■ DOCUMENT EXCERPT ■
.....

Note: Some sources refute that Brian Roberts' discomfort could be from back spasms and not kidney stones, contrary to Buster Olney's initial report.

Word out of Baltimore Orioles camp today is that Brian Roberts is suffering with kidney stones. If you’ve ever suffered from that dreaded affliction, then you know that Robert Johnson was right when he sang that if you have stones in your passway, then your road seems dark at night. At one time, I was too ignorant to know this. Back in August, 1997, Tony Gwynn was enjoying his last great season. He was hitting .383, within striking distance of the .400 average that he just missed in the shortened 1994 season. I was rooting for him, so when he had to step out of the lineup with kidney stones, whatever they were, I was sorely disappointed. I hadn’t read the reports of his discomfort. According to an AP story at the time: "Gwynn… writhed in pain on the floor of the trainer’s room in the visitor’s clubhouse at Wrigley Field on Saturday, covered in blankets." Had I done so, I probably wouldn’t have had any thoughts along the lines of, "Oh, come on, Tony, man up. Get back on the field and hit .400 already."

The universe has a way of punishing you for a lack of sympathy. About three years later, I found out what kidney stones were like. A year later, I found out again. In fact, I have been forced to apologize to Tony about eight times, almost once for each year since 2000, most recently in November. I have been told that kidney stone pain is comparable to that of natural childbirth or a gunshot wound. I haven’t had either of those experiences, but I can testify that on a scale of one to 10, kidney-stone pain is an 11, a real 11 -- not the Spinal Tap kind. Decency forbids me from mentioning some of the particular sensations that affect the male of the species as his body tries different tactics to cope with the presence of a rock in his guts.

As such: Brian Roberts, get well soon. That you have been condemned to spend your life as the Orioles’ second baseman probably means you did something cosmically wrong somewhere. You don’t deserve this. Drink plenty of fluids, down some Flomax and good luck.

George King had a piece in the Post today about the Yankees’ batting order. The main concern, at least in the article, is whether Curtis Granderson or Nick Johnson will bat second, following Derek Jeter. Whoops! There we go again, supplying binary solution-sets to complex problems. If Granderson or Johnson bats second against right-handers, the differences will really be incremental, assuming each does about what they’ve typically done in their careers. You lose a few walks with Granderson there, but gain some power as well as double-play-saving strikeouts and speed. Johnson’s aforementioned walks should go some way towards offsetting the extra double-plays he would hit into.

.....

■ DATA SEGMENT ■
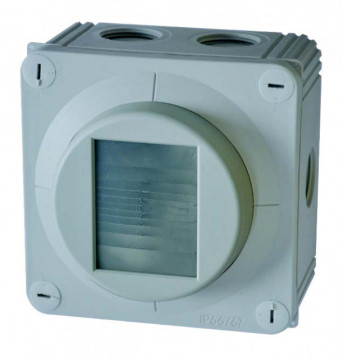 221334.8 - Sensor Pres. / Mov. 15mt CASAMBI 230Vac IP66 GRIS DANLERS - Quant. fornecida = 1 un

.....

■ BRIEF 1 ■
For each statement about the baseball post, answer yes or no and quote the words from the post that decide it.
(a) Tony Gwynn was hitting .383 in August 1997.
(b) The writer has experienced natural childbirth.
(c) The Post article is mainly concerned with whether Curtis Granderson or Nick Johnson will bat second.
■ BRIEF 2 ■
Answer each question from the baseball post.
(a) Where did Gwynn writhe in pain on the floor?
(b) On a scale of one to 10, what number does the writer give kidney-stone pain?
(c) Who wrote the piece in the Post about the Yankees’ batting order?
Answer from the baseball post alone.

■ EXERCISE ANSWER 1 ■
(a) Yes: "He was hitting .383"
(b) No: "I haven’t had either of those experiences"
(c) Yes: "The main concern, at least in the article, is whether Curtis Granderson or Nick Johnson will bat second, following Derek Jeter."

■ EXERCISE ANSWER 2 ■
(a) In the trainer’s room in the visitor’s clubhouse at Wrigley Field
(b) 11
(c) George King